Most organizations believe that customer service is integral to their success. But while they understand the importance of customer service, they find keeping up with customer needs more difficult than wrestling a giant.
The main reason for this is the reliance on rudimentary tracking mechanisms like pen and paper, or the mind. The mind can only remember so much. In today’s distracted era, memory fades faster. And it’s easy to misplace paper, or not remember where one had noted an important detail about a customer.
The solution is simple – embrace technology. It can make life easier for your organization and at the same time, quadruple its productivity.
Most people equate technology with smartphones. But it’s much more. The technology that can address all your heartburns is Customer Relationship Management (CRM) software.
What is CRM?
CRM is a strategy to manage your organization’s relationships with customers and prospects. CRM software enables you to stay connected with them, streamline sales and after-sales processes, and improve profitability.
The goal of CRM is simple – improve business.
According to a Gartner report, CRM became the largest software market in 2017 and continues to grow at a rapid pace.
Does Your Business Need One?
You know the challenges you face regarding timely interactions with customers. But I’m sure the question in your mind right now is, “Do I need a CRM?”
The rest of this article will answer that pressing question.
Three aspects crucial to your organization’s success are:
Let’s examine common scenarios in each of them.
Scenario 1: You don’t have a consolidated, up-to-date database of your customers. Details are scattered in your and your salespeople’s phones, or Excel sheets and Tally.
Scenario 2: One of your people wants a customer’s contact details. Because he can’t find it, he asks you about it. Even you’re not sure if those details are relevant because you had updated them two years ago.
If your organization is missing a usable customer database, it’s a sign that you need a CRM system.
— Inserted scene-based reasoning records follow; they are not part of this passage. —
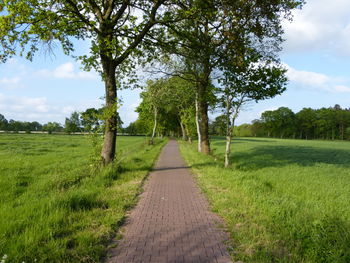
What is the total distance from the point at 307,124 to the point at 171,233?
118 metres

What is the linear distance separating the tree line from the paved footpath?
9673 cm

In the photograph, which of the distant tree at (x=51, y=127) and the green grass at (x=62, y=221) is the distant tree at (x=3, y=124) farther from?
the green grass at (x=62, y=221)

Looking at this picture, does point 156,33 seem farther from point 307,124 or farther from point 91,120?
point 307,124

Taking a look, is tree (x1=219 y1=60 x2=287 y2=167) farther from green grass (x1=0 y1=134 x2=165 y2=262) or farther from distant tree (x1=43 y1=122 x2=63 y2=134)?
distant tree (x1=43 y1=122 x2=63 y2=134)

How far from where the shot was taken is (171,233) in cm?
449

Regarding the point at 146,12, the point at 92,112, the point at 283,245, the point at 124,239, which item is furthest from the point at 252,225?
the point at 146,12

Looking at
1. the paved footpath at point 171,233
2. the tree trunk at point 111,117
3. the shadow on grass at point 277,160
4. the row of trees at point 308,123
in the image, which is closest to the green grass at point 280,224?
the paved footpath at point 171,233

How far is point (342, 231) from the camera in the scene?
448 centimetres

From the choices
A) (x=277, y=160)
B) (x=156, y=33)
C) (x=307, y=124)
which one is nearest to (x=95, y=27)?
(x=156, y=33)

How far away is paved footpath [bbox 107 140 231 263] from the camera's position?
143 inches

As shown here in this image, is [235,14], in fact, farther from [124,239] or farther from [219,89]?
[124,239]

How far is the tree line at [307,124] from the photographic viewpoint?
331ft

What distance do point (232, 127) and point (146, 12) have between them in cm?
696

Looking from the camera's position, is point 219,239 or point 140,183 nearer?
point 219,239
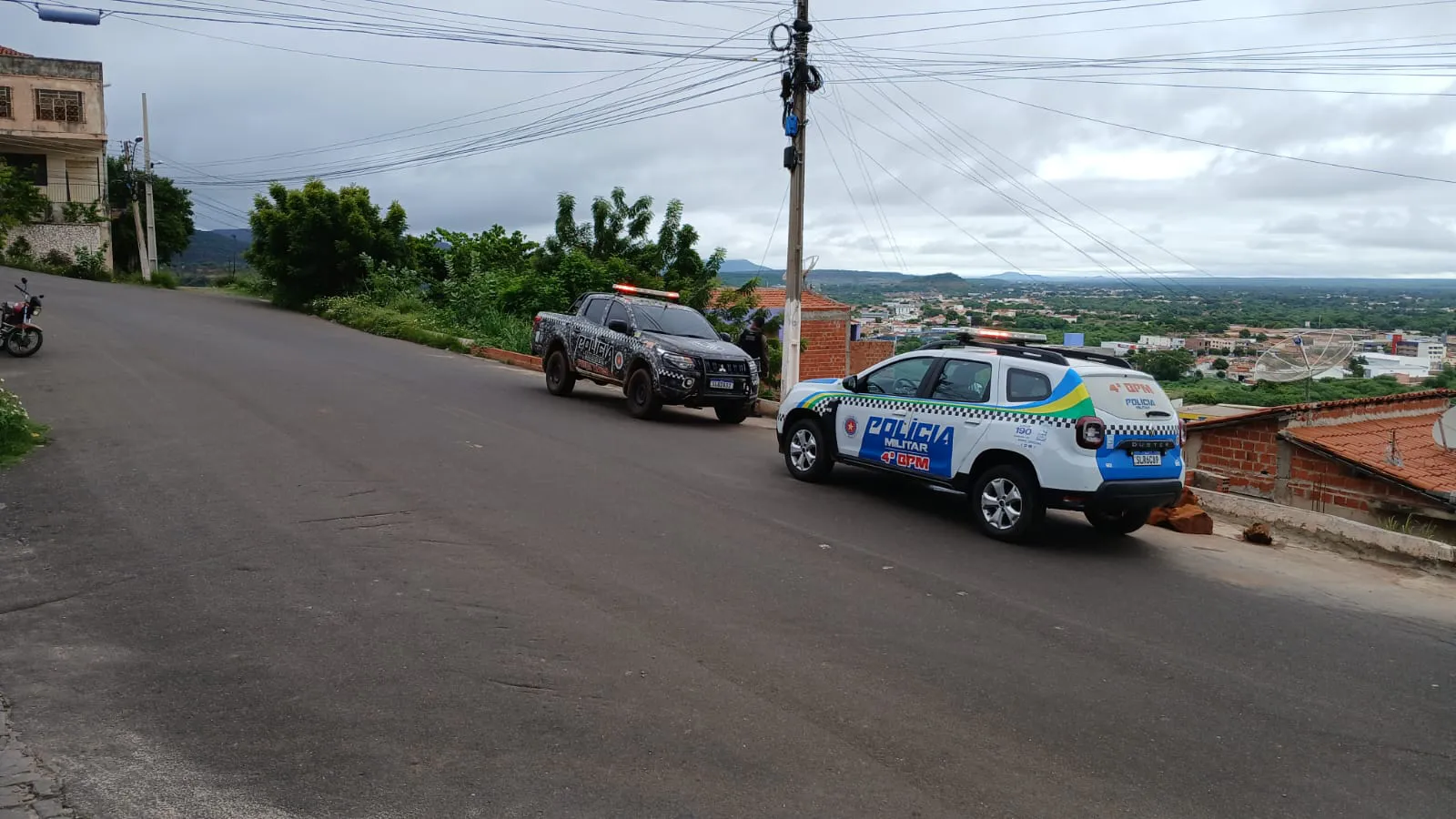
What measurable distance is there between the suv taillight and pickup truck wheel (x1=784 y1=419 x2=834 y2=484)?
120 inches

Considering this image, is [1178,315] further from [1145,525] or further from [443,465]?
[443,465]

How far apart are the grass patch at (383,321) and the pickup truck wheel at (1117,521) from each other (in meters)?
16.9

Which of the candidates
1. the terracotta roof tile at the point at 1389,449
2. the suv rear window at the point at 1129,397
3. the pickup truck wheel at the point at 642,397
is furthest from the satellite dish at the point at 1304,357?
the pickup truck wheel at the point at 642,397

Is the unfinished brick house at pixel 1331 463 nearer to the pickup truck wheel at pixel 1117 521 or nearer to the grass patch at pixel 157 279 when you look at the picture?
the pickup truck wheel at pixel 1117 521

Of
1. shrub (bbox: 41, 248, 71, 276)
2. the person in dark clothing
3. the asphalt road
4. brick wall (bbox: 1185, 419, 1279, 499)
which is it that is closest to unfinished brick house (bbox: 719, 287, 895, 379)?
the person in dark clothing

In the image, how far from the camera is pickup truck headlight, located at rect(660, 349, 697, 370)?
49.6 feet

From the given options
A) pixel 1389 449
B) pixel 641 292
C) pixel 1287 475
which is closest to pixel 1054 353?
pixel 1287 475

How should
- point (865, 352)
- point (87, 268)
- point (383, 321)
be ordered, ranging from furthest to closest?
point (87, 268) < point (865, 352) < point (383, 321)

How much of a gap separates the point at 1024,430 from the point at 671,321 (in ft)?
27.5

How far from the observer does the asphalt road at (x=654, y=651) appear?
4.42m

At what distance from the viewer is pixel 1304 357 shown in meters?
14.3

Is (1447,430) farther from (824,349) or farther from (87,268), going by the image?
(87,268)

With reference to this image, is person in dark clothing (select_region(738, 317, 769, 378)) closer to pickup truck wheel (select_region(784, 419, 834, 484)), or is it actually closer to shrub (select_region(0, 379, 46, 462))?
pickup truck wheel (select_region(784, 419, 834, 484))

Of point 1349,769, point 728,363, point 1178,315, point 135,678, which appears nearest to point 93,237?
point 728,363
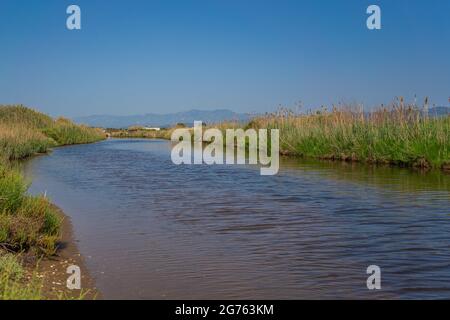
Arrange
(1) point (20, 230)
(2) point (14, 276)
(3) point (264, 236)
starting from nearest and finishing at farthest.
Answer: (2) point (14, 276) → (1) point (20, 230) → (3) point (264, 236)

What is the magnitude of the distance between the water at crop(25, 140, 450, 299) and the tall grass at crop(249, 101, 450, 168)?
2787 mm

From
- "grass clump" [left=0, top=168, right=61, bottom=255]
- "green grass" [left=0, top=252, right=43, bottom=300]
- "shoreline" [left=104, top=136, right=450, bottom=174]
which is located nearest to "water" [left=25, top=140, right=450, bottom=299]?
"grass clump" [left=0, top=168, right=61, bottom=255]

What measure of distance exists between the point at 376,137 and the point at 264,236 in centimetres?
1357

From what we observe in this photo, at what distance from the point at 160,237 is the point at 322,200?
14.5 ft

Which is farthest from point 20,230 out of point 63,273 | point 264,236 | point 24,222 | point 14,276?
point 264,236

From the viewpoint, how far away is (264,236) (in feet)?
26.0

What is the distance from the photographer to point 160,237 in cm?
802

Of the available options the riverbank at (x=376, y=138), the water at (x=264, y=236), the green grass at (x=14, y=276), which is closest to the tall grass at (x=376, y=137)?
the riverbank at (x=376, y=138)

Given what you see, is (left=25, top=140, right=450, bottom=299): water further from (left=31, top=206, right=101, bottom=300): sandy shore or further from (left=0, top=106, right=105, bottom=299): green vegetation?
(left=0, top=106, right=105, bottom=299): green vegetation

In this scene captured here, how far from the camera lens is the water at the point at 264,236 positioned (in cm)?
563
This might appear like a small issue right now but will have far-reaching repercussions in the long run.
CRM software is a single location to store all important details of your customers. Not just contact numbers, but also what they purchased and when, how many interactions they’ve had with you, and so on.
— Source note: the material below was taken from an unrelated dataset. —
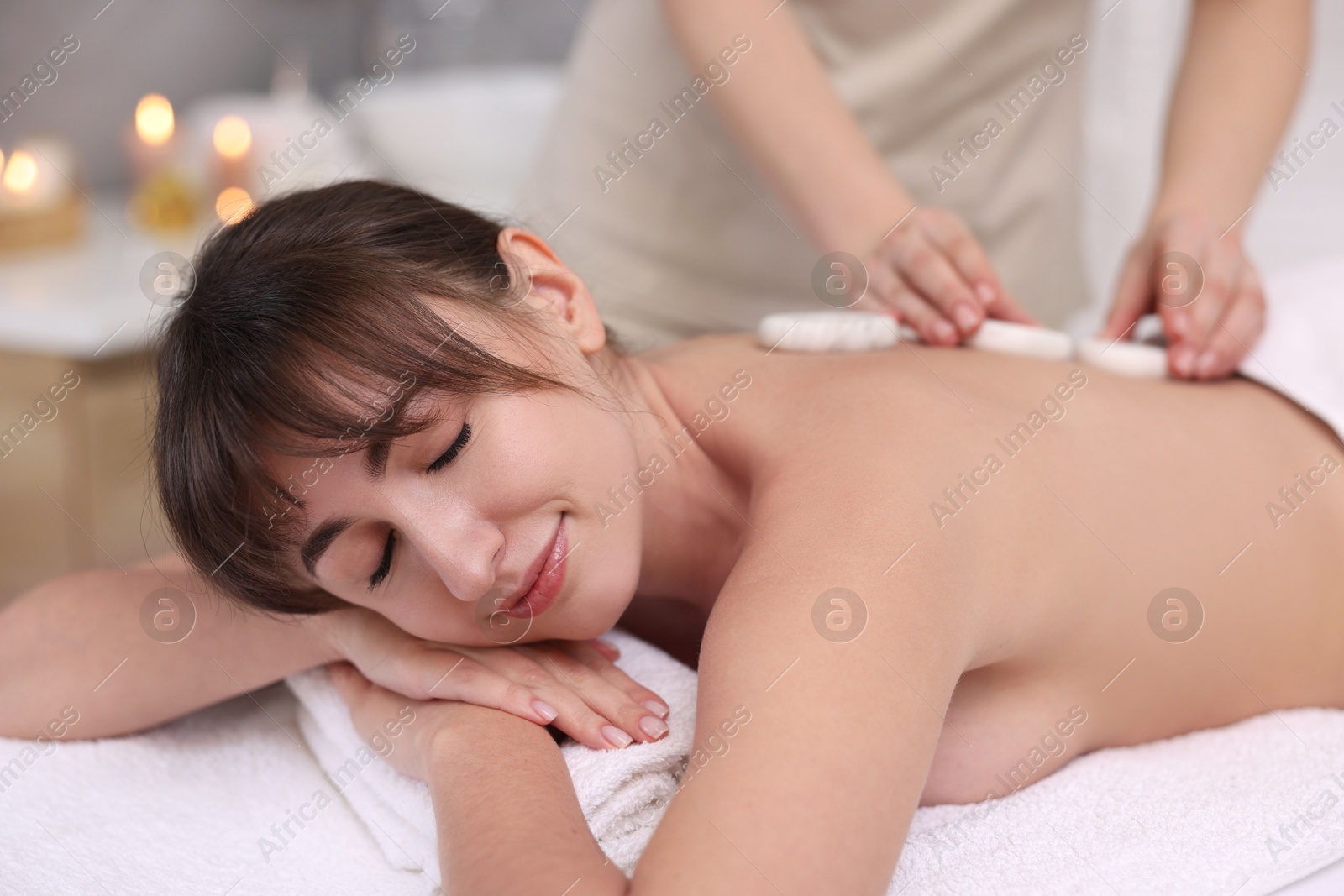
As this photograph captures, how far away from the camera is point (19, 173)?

If it’s cloud-based, your team can access it even on the go.
Scenario 1: During reviews, your salespeople talk about the same recycled pipeline month after month. When you point it out, they give reasons like “the concerned person is unavailable” or “meetings are in progress.” You rightly doubt the credibility of these words but have nothing to prove it.
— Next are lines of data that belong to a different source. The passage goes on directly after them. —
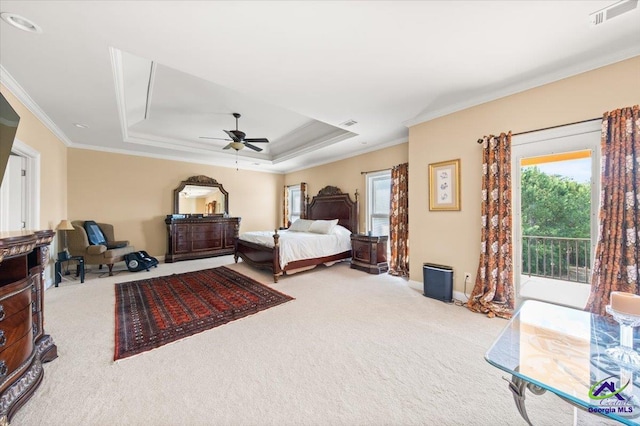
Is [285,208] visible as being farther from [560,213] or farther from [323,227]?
[560,213]

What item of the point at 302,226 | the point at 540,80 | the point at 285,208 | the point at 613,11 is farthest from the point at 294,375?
the point at 285,208

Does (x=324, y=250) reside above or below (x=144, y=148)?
below

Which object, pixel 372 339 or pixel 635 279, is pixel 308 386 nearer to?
pixel 372 339

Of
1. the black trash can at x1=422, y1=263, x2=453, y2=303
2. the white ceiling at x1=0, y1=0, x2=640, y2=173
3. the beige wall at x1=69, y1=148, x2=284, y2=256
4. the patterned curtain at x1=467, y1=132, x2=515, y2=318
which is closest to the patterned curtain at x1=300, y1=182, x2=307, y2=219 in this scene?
the beige wall at x1=69, y1=148, x2=284, y2=256

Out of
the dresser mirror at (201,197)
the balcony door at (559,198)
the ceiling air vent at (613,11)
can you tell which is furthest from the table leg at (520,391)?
the dresser mirror at (201,197)

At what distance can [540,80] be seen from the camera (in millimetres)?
2553

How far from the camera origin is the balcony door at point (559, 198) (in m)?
2.39

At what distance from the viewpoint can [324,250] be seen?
4828 mm

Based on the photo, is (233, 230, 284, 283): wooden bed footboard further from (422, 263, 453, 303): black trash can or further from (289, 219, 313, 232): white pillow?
(422, 263, 453, 303): black trash can

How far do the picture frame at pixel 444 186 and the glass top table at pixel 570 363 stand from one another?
1811mm

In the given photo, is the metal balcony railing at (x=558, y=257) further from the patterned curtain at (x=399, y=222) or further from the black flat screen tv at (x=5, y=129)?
the black flat screen tv at (x=5, y=129)

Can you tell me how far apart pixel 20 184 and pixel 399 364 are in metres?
5.13

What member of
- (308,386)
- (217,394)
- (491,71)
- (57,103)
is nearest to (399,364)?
(308,386)

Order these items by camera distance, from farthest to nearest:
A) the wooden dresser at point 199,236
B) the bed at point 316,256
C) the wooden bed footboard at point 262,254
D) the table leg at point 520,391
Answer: the wooden dresser at point 199,236
the bed at point 316,256
the wooden bed footboard at point 262,254
the table leg at point 520,391
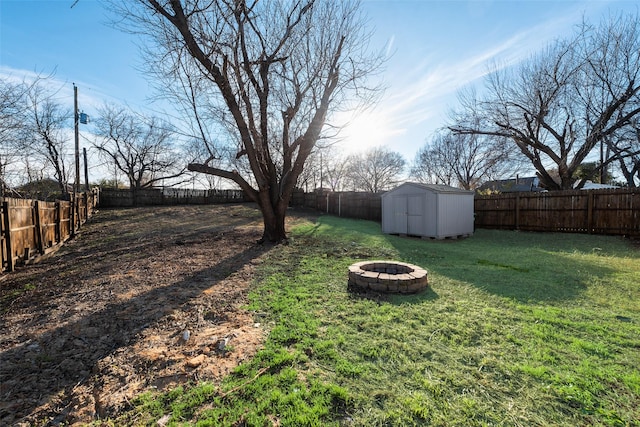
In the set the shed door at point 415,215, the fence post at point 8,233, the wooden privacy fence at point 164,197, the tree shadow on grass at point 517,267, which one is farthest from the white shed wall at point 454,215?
the wooden privacy fence at point 164,197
Scenario 2: You’ve commissioned a digital marketing agency to generate leads. Each week, the agency sends tons of leads, but you have no idea whether your team took action on them. You’re also unaware about how long each salesperson takes to close a deal, or whether the leads are relevant for your product.
Scenario 3: For long, no salesperson calls a customer or prospect. Sometimes, they receive calls from three salespeople within a day. The irate customer wonders aloud whether your people are playing a prank.
If these scenarios are commonplace in your organization, you’re bleeding money on resources that interact poorly with customers and prospects. Or worse, on resources that don’t interact with them at all.
And you wonder why sales dropped.
When you deploy CRM software, salespeople will update their meeting statuses in it. You can use these statuses to track their progress and ‘call their bluff’ if they’re running in circles.
A CRM tool also lets you track the time between a lead being assigned to a salesperson and first contact. When you bring this time down, you increase chances of conversion. You also know whether the leads you receive from campaigns are relevant or not. Thus, you can provide feedback to your marketing agency about the same and improve your ROI.
After Sales Support
Scenario 1: An irate customer calls you because his issue hasn’t been addressed for over a week. When you raise the concern with your support team, they claim to have resolved it.
Scenario 2: Your after-sales team solves an issue for the customer, which is different from what he raised. And you cannot figure out who’s right – your team or the customer.
This often occurs due to lack of clarity in documentation and understanding. It involves rework, time wastage, and a potential churn of customers.
A CRM tool is a Customer Relationship Management tool. This means it doesn’t stop with a sale. It enables you to add support tickets and track their statuses.
If your support team misses a deadline to resolve an issue, the tool will shoot you an email. This means you can take action before the issue escalates. It also makes your support team more accountable since you can track their effectiveness.
CRM software brings in transparency and reduces ambiguity. Using it the right way will eliminate the need for to-do-lists to monitor performance. Data will empower you to track your people’s efficiency and effectiveness. All of this leads to an increase in productivity and revenue.